* _EXTRACT_

# My 1st turn in the butts



## derwoodii (Jan 21, 2011)

Ha not what ya thinkin...
Joined a full bore range, today was my 1st time in the butts / pitt or target backstop as 308 n 223 whizzed in over ma and sons head. Ya canna not want to get closer to a passin bullet, a bit anxious at first but soon felt secure. Picked up the tricks to target settin n lifting, hole marking, comms, flag and paddle wavin. A fair bit to learn before I'm left alone down range.


----------



## derwoodii (Feb 18, 2011)

Been doin more time in the pit/butts can now tell the different crack over head of 223 or 308 easy.
Very pleased with ma new 223 just dropped on rings a 9X40 scope lined it up with a collimator and in three shots had it in the bull at 100m.


----------



## cat-face timber (Feb 18, 2011)

derwoodii said:


> Been doin more time in the pit/butts can now tell the different crack over head of 223 or 308 easy.
> Very pleased with ma new 223 just dropped on rings a 9X40 scope lined it up with a collimator and in three shots had it in the bull at 100m.


 
Done lots of But time when I was in the Corps, you are correct, it take a while; but a guy gets used the being soo close to the boolits flying.
Try pulling buts at night for tracer rounds, the targets catch fire sometimes.
It makes for a exciting time.

:beer:


----------



## derwoodii (Feb 19, 2011)

cat-face timber said:


> Try pulling buts at night for tracer rounds, the targets catch fire sometimes.It makes for a exciting time.
> :beer:



Wow Hmm that would be kool er hot er an illuminating experience eh.


----------

* _MATERIAL SHOWN_
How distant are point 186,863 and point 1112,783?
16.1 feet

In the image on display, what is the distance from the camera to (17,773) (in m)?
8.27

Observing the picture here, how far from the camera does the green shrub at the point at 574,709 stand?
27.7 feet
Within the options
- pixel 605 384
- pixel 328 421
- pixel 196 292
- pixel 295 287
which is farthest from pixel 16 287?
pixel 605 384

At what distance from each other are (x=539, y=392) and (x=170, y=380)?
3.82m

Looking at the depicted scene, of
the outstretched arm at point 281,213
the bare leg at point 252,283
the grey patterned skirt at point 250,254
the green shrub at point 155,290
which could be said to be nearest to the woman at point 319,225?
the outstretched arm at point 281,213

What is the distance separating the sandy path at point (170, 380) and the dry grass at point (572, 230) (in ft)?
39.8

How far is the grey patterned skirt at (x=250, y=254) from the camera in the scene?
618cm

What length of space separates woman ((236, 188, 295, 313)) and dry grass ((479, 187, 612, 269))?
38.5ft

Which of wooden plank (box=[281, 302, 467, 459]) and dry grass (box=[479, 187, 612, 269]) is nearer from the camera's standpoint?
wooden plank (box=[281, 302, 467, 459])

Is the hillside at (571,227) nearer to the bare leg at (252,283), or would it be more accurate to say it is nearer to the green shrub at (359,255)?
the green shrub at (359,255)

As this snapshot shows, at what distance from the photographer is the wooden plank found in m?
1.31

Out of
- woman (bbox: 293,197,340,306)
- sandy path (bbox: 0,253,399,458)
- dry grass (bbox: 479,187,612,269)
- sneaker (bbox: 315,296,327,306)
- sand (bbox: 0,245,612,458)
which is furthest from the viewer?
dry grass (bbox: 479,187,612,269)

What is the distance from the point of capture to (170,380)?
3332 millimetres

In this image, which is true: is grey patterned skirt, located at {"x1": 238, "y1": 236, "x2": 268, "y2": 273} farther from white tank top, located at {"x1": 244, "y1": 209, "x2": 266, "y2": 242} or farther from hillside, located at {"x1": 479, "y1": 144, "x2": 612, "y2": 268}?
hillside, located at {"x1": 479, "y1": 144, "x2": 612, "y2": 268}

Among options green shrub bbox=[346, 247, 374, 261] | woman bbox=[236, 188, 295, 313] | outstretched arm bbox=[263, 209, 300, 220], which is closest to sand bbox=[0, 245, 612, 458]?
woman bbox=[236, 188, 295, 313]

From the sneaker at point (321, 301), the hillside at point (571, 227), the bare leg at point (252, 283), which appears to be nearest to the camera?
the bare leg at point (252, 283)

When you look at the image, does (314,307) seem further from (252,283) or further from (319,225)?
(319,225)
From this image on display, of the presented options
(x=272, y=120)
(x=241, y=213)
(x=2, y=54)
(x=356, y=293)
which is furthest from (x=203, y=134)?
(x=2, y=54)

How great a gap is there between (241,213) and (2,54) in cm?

* _EXERCISE INSTRUCTIONS_
A) Answer these questions about the butts thread:
(i) Who was in the butts with derwoodii on the first day?
(ii) What scope did derwoodii put on the new 223?
(iii) What sometimes happens to the targets during night butt duty for tracer rounds?
B) Copy the rows exactly, everything from the line that contains "How far is the" down to the last line of the rows, both ends included.
These rows are unrelated to the forum thread about the butts.

* _SOLUTIONS TO THE EXERCISE_
A)
(i) derwoodii's son
(ii) A 9X40 scope
(iii) They catch fire.

B)
How far is the grey patterned skirt at (x=250, y=254) from the camera in the scene?
618cm

What length of space separates woman ((236, 188, 295, 313)) and dry grass ((479, 187, 612, 269))?
38.5ft

Which of wooden plank (box=[281, 302, 467, 459]) and dry grass (box=[479, 187, 612, 269]) is nearer from the camera's standpoint?
wooden plank (box=[281, 302, 467, 459])

Is the hillside at (571,227) nearer to the bare leg at (252,283), or would it be more accurate to say it is nearer to the green shrub at (359,255)?
the green shrub at (359,255)

As this snapshot shows, at what distance from the photographer is the wooden plank found in m?
1.31

Out of
- woman (bbox: 293,197,340,306)
- sandy path (bbox: 0,253,399,458)
- dry grass (bbox: 479,187,612,269)
- sneaker (bbox: 315,296,327,306)
- sand (bbox: 0,245,612,458)
which is furthest from the viewer?
dry grass (bbox: 479,187,612,269)

What is the distance from the point of capture to (170,380)?
3332 millimetres

In this image, which is true: is grey patterned skirt, located at {"x1": 238, "y1": 236, "x2": 268, "y2": 273} farther from white tank top, located at {"x1": 244, "y1": 209, "x2": 266, "y2": 242} or farther from hillside, located at {"x1": 479, "y1": 144, "x2": 612, "y2": 268}?
hillside, located at {"x1": 479, "y1": 144, "x2": 612, "y2": 268}

Among options green shrub bbox=[346, 247, 374, 261] | woman bbox=[236, 188, 295, 313] | outstretched arm bbox=[263, 209, 300, 220], which is closest to sand bbox=[0, 245, 612, 458]?
woman bbox=[236, 188, 295, 313]

From the sneaker at point (321, 301), the hillside at point (571, 227), the bare leg at point (252, 283), which appears to be nearest to the camera?
the bare leg at point (252, 283)

When you look at the image, does (314,307) seem further from (252,283) or further from (319,225)?
(319,225)
From this image on display, of the presented options
(x=272, y=120)
(x=241, y=213)
(x=2, y=54)
(x=356, y=293)
which is furthest from (x=203, y=134)?
(x=2, y=54)

How great a gap is there between (241,213) and (2,54) in cm?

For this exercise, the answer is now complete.